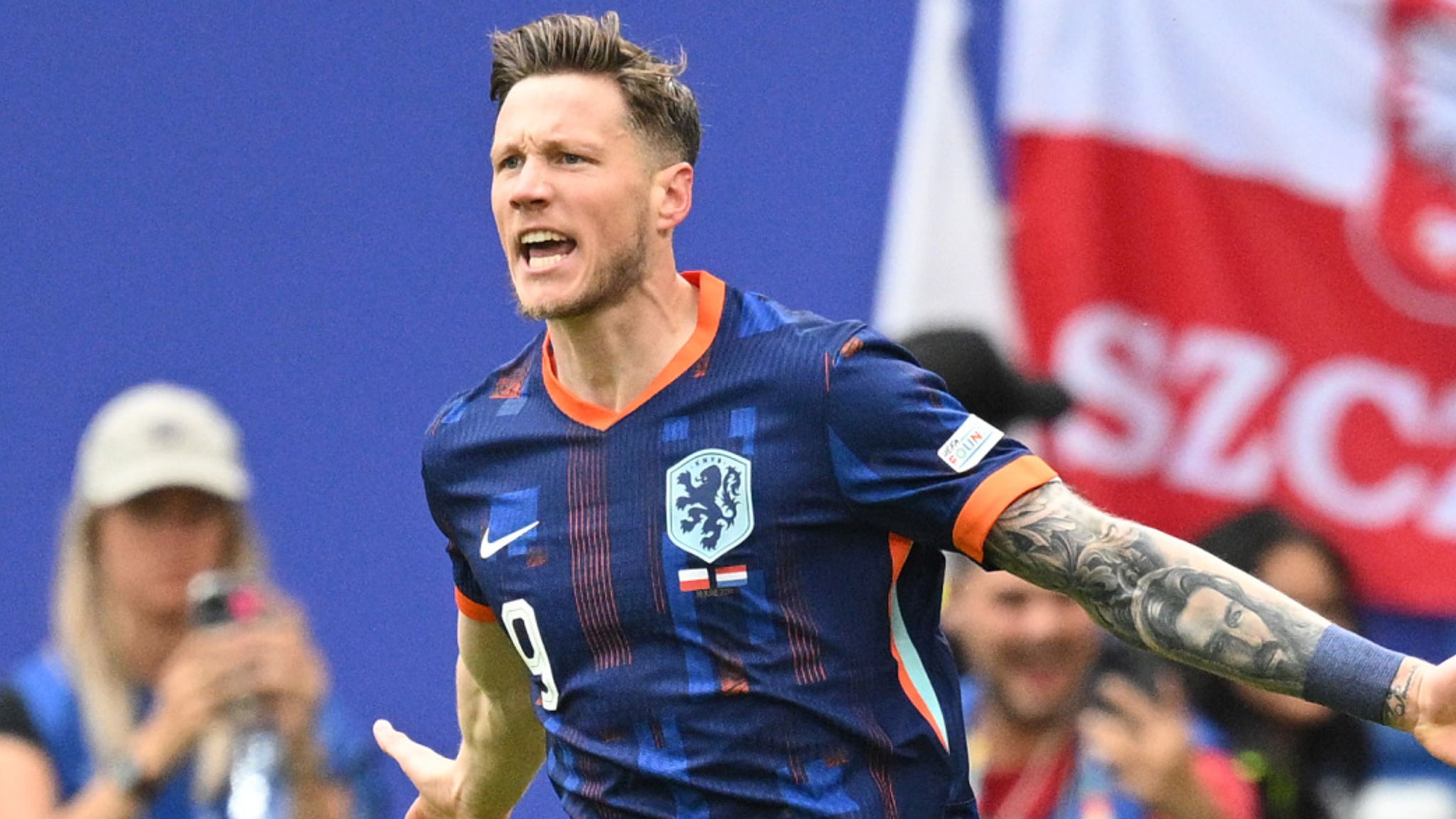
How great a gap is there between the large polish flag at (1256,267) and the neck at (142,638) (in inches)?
96.2

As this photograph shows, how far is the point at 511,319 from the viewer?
591cm

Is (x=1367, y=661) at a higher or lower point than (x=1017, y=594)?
higher

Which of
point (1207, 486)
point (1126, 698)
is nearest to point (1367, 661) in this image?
point (1126, 698)

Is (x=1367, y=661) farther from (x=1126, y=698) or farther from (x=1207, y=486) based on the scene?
(x=1207, y=486)

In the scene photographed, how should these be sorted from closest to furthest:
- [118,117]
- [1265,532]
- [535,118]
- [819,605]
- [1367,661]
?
[1367,661] < [819,605] < [535,118] < [1265,532] < [118,117]

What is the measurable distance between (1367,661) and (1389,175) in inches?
147

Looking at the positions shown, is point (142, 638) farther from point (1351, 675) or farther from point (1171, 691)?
point (1351, 675)

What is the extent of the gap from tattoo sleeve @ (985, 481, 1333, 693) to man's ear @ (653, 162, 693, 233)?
2.27 feet

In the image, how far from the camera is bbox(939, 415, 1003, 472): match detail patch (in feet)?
8.96

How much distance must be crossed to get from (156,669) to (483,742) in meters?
1.67

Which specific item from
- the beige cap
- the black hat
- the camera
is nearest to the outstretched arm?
the camera

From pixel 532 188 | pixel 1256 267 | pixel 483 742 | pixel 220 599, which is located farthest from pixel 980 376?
pixel 532 188

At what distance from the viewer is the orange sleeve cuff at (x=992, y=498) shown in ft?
8.89

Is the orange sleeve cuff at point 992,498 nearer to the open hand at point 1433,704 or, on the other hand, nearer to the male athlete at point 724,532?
the male athlete at point 724,532
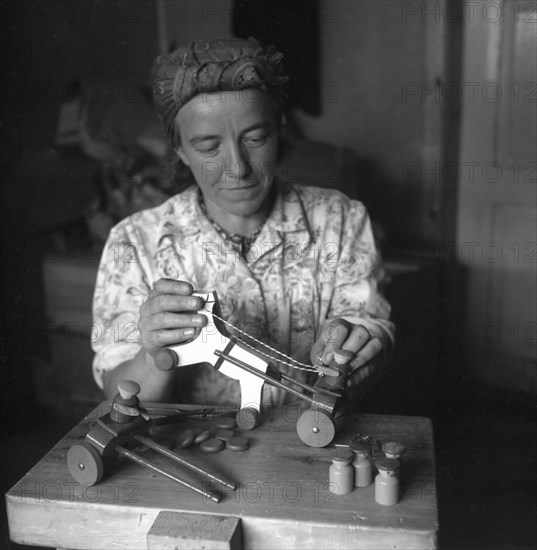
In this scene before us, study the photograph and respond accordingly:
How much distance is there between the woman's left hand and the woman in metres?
0.05

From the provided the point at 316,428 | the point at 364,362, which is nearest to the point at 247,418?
the point at 316,428

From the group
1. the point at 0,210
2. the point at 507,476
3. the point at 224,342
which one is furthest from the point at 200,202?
the point at 507,476

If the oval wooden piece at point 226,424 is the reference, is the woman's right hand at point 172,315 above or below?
above

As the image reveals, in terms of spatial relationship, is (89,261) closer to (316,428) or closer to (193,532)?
(316,428)

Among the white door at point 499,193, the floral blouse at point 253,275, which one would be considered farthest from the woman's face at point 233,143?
the white door at point 499,193

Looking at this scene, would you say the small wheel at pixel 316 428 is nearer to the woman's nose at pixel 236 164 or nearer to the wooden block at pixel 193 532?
the wooden block at pixel 193 532

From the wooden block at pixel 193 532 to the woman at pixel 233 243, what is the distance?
457 millimetres

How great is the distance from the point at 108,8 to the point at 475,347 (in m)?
2.14

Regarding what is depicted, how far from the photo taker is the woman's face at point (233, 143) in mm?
1568

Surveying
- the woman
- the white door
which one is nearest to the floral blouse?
the woman

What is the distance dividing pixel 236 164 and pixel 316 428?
24.3 inches

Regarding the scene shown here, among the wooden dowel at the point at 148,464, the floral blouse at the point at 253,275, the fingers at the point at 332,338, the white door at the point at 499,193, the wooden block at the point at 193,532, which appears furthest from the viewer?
the white door at the point at 499,193

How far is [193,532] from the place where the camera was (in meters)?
1.06

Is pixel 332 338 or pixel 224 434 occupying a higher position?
--------
## Given request
Print, word for word, the lines from the one containing "Regarding what is" through the last line of the entries.

## Task result
Regarding what is depicted, how far from the photo taker is the woman's face at point (233, 143) in mm?
1568

Surveying
- the woman
- the white door
which one is nearest to the floral blouse?
the woman

What is the distance dividing pixel 236 164 and pixel 316 428?
24.3 inches

Regarding the scene shown here, among the wooden dowel at the point at 148,464, the floral blouse at the point at 253,275, the fingers at the point at 332,338, the white door at the point at 499,193, the wooden block at the point at 193,532, which appears furthest from the viewer?
the white door at the point at 499,193

How far is [193,532] from the place where the camera was (in meters)?
1.06

Is pixel 332 338 or pixel 224 434 occupying a higher position?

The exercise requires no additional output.